◆ **WORK REQUIRED**: Every entry needs to be printed exactly, please.

◆ **THE DATA**:
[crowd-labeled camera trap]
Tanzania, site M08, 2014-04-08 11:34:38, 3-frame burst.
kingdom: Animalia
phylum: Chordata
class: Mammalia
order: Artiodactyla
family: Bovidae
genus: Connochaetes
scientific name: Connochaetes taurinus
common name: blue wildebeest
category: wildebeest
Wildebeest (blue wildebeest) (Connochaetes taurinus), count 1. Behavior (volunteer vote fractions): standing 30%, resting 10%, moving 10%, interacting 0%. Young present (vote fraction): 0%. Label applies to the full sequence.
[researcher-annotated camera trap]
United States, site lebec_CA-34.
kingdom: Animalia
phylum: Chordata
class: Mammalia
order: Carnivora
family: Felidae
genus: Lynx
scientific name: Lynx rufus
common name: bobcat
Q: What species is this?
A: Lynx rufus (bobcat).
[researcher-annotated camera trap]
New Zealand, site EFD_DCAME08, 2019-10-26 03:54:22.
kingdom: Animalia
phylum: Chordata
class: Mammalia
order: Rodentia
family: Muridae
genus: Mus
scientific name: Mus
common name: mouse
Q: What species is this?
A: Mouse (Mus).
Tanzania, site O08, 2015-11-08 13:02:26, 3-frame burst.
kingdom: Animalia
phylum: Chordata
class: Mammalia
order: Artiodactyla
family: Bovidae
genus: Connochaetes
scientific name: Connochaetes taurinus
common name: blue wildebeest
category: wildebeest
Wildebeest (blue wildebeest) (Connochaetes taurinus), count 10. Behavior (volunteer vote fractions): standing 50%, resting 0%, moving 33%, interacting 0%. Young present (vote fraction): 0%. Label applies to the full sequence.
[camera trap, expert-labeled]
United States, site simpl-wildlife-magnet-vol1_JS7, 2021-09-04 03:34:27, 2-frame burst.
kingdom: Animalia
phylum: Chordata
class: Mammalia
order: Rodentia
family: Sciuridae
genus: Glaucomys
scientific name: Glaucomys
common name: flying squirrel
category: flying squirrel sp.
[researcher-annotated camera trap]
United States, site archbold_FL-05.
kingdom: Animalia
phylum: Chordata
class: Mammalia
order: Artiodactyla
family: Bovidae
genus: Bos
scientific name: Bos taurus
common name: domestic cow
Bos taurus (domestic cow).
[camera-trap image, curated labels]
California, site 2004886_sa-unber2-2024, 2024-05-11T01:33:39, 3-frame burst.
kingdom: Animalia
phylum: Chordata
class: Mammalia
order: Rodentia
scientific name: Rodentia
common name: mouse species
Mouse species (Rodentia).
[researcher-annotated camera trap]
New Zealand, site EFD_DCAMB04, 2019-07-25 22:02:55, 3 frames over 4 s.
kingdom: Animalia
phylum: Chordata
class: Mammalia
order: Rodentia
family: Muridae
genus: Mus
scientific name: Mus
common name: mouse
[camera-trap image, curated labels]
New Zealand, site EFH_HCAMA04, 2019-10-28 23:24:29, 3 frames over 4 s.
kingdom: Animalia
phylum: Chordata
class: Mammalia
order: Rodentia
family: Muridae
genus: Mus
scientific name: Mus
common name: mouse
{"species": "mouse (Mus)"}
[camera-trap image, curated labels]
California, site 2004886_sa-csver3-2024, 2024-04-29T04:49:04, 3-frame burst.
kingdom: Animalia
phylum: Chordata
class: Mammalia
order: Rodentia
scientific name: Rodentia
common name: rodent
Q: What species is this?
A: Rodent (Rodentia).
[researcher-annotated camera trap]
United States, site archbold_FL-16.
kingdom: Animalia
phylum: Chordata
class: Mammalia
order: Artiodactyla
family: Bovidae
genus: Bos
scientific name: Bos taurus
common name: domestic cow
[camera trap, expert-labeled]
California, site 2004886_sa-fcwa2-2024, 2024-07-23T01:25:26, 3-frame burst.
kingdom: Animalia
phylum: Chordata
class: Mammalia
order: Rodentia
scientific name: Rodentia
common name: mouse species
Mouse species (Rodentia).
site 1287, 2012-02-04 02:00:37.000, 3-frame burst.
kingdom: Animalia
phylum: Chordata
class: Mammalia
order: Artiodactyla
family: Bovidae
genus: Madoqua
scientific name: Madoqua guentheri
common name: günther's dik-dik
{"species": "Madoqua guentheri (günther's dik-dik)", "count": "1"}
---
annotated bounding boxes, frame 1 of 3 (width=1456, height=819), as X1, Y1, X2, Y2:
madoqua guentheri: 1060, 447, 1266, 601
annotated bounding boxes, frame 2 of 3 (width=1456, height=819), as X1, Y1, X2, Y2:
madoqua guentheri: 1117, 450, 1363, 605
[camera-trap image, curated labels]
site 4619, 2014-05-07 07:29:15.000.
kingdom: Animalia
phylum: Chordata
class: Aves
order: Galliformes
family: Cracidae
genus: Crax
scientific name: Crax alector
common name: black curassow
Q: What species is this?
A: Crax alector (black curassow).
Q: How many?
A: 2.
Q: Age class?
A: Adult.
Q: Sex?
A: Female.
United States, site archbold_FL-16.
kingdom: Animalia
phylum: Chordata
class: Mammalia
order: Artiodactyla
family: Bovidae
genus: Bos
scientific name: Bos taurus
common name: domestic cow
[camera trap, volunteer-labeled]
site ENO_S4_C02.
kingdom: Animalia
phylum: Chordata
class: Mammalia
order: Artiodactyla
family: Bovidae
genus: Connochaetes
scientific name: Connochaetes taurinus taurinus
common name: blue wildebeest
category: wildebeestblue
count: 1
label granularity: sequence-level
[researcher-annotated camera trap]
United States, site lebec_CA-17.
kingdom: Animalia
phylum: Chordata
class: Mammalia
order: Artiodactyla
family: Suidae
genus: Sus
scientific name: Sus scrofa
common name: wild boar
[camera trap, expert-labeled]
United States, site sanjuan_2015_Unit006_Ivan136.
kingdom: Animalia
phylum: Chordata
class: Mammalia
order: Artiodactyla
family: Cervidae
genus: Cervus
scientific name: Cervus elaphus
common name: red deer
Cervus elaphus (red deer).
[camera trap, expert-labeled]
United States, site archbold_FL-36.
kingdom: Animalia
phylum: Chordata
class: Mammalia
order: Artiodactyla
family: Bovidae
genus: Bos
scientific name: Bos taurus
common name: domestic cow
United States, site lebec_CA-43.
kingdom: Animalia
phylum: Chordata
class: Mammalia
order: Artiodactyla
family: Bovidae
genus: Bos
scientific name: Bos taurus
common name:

◆ **SOLUTION**:
[crowd-labeled camera trap]
Tanzania, site M08, 2014-04-08 11:34:38, 3-frame burst.
kingdom: Animalia
phylum: Chordata
class: Mammalia
order: Artiodactyla
family: Bovidae
genus: Connochaetes
scientific name: Connochaetes taurinus
common name: blue wildebeest
category: wildebeest
Wildebeest (blue wildebeest) (Connochaetes taurinus), count 1. Behavior (volunteer vote fractions): standing 30%, resting 10%, moving 10%, interacting 0%. Young present (vote fraction): 0%. Label applies to the full sequence.
[researcher-annotated camera trap]
United States, site lebec_CA-34.
kingdom: Animalia
phylum: Chordata
class: Mammalia
order: Carnivora
family: Felidae
genus: Lynx
scientific name: Lynx rufus
common name: bobcat
Q: What species is this?
A: Lynx rufus (bobcat).
[researcher-annotated camera trap]
New Zealand, site EFD_DCAME08, 2019-10-26 03:54:22.
kingdom: Animalia
phylum: Chordata
class: Mammalia
order: Rodentia
family: Muridae
genus: Mus
scientific name: Mus
common name: mouse
Q: What species is this?
A: Mouse (Mus).
Tanzania, site O08, 2015-11-08 13:02:26, 3-frame burst.
kingdom: Animalia
phylum: Chordata
class: Mammalia
order: Artiodactyla
family: Bovidae
genus: Connochaetes
scientific name: Connochaetes taurinus
common name: blue wildebeest
category: wildebeest
Wildebeest (blue wildebeest) (Connochaetes taurinus), count 10. Behavior (volunteer vote fractions): standing 50%, resting 0%, moving 33%, interacting 0%. Young present (vote fraction): 0%. Label applies to the full sequence.
[camera trap, expert-labeled]
United States, site simpl-wildlife-magnet-vol1_JS7, 2021-09-04 03:34:27, 2-frame burst.
kingdom: Animalia
phylum: Chordata
class: Mammalia
order: Rodentia
family: Sciuridae
genus: Glaucomys
scientific name: Glaucomys
common name: flying squirrel
category: flying squirrel sp.
[researcher-annotated camera trap]
United States, site archbold_FL-05.
kingdom: Animalia
phylum: Chordata
class: Mammalia
order: Artiodactyla
family: Bovidae
genus: Bos
scientific name: Bos taurus
common name: domestic cow
Bos taurus (domestic cow).
[camera-trap image, curated labels]
California, site 2004886_sa-unber2-2024, 2024-05-11T01:33:39, 3-frame burst.
kingdom: Animalia
phylum: Chordata
class: Mammalia
order: Rodentia
scientific name: Rodentia
common name: mouse species
Mouse species (Rodentia).
[researcher-annotated camera trap]
New Zealand, site EFD_DCAMB04, 2019-07-25 22:02:55, 3 frames over 4 s.
kingdom: Animalia
phylum: Chordata
class: Mammalia
order: Rodentia
family: Muridae
genus: Mus
scientific name: Mus
common name: mouse
[camera-trap image, curated labels]
New Zealand, site EFH_HCAMA04, 2019-10-28 23:24:29, 3 frames over 4 s.
kingdom: Animalia
phylum: Chordata
class: Mammalia
order: Rodentia
family: Muridae
genus: Mus
scientific name: Mus
common name: mouse
{"species": "mouse (Mus)"}
[camera-trap image, curated labels]
California, site 2004886_sa-csver3-2024, 2024-04-29T04:49:04, 3-frame burst.
kingdom: Animalia
phylum: Chordata
class: Mammalia
order: Rodentia
scientific name: Rodentia
common name: rodent
Q: What species is this?
A: Rodent (Rodentia).
[researcher-annotated camera trap]
United States, site archbold_FL-16.
kingdom: Animalia
phylum: Chordata
class: Mammalia
order: Artiodactyla
family: Bovidae
genus: Bos
scientific name: Bos taurus
common name: domestic cow
[camera trap, expert-labeled]
California, site 2004886_sa-fcwa2-2024, 2024-07-23T01:25:26, 3-frame burst.
kingdom: Animalia
phylum: Chordata
class: Mammalia
order: Rodentia
scientific name: Rodentia
common name: mouse species
Mouse species (Rodentia).
site 1287, 2012-02-04 02:00:37.000, 3-frame burst.
kingdom: Animalia
phylum: Chordata
class: Mammalia
order: Artiodactyla
family: Bovidae
genus: Madoqua
scientific name: Madoqua guentheri
common name: günther's dik-dik
{"species": "Madoqua guentheri (günther's dik-dik)", "count": "1"}
---
annotated bounding boxes, frame 1 of 3 (width=1456, height=819), as X1, Y1, X2, Y2:
madoqua guentheri: 1060, 447, 1266, 601
annotated bounding boxes, frame 2 of 3 (width=1456, height=819), as X1, Y1, X2, Y2:
madoqua guentheri: 1117, 450, 1363, 605
[camera-trap image, curated labels]
site 4619, 2014-05-07 07:29:15.000.
kingdom: Animalia
phylum: Chordata
class: Aves
order: Galliformes
family: Cracidae
genus: Crax
scientific name: Crax alector
common name: black curassow
Q: What species is this?
A: Crax alector (black curassow).
Q: How many?
A: 2.
Q: Age class?
A: Adult.
Q: Sex?
A: Female.
United States, site archbold_FL-16.
kingdom: Animalia
phylum: Chordata
class: Mammalia
order: Artiodactyla
family: Bovidae
genus: Bos
scientific name: Bos taurus
common name: domestic cow
[camera trap, volunteer-labeled]
site ENO_S4_C02.
kingdom: Animalia
phylum: Chordata
class: Mammalia
order: Artiodactyla
family: Bovidae
genus: Connochaetes
scientific name: Connochaetes taurinus taurinus
common name: blue wildebeest
category: wildebeestblue
count: 1
label granularity: sequence-level
[researcher-annotated camera trap]
United States, site lebec_CA-17.
kingdom: Animalia
phylum: Chordata
class: Mammalia
order: Artiodactyla
family: Suidae
genus: Sus
scientific name: Sus scrofa
common name: wild boar
[camera trap, expert-labeled]
United States, site sanjuan_2015_Unit006_Ivan136.
kingdom: Animalia
phylum: Chordata
class: Mammalia
order: Artiodactyla
family: Cervidae
genus: Cervus
scientific name: Cervus elaphus
common name: red deer
Cervus elaphus (red deer).
[camera trap, expert-labeled]
United States, site archbold_FL-36.
kingdom: Animalia
phylum: Chordata
class: Mammalia
order: Artiodactyla
family: Bovidae
genus: Bos
scientific name: Bos taurus
common name: domestic cow
United States, site lebec_CA-43.
kingdom: Animalia
phylum: Chordata
class: Mammalia
order: Artiodactyla
family: Bovidae
genus: Bos
scientific name: Bos taurus
common name:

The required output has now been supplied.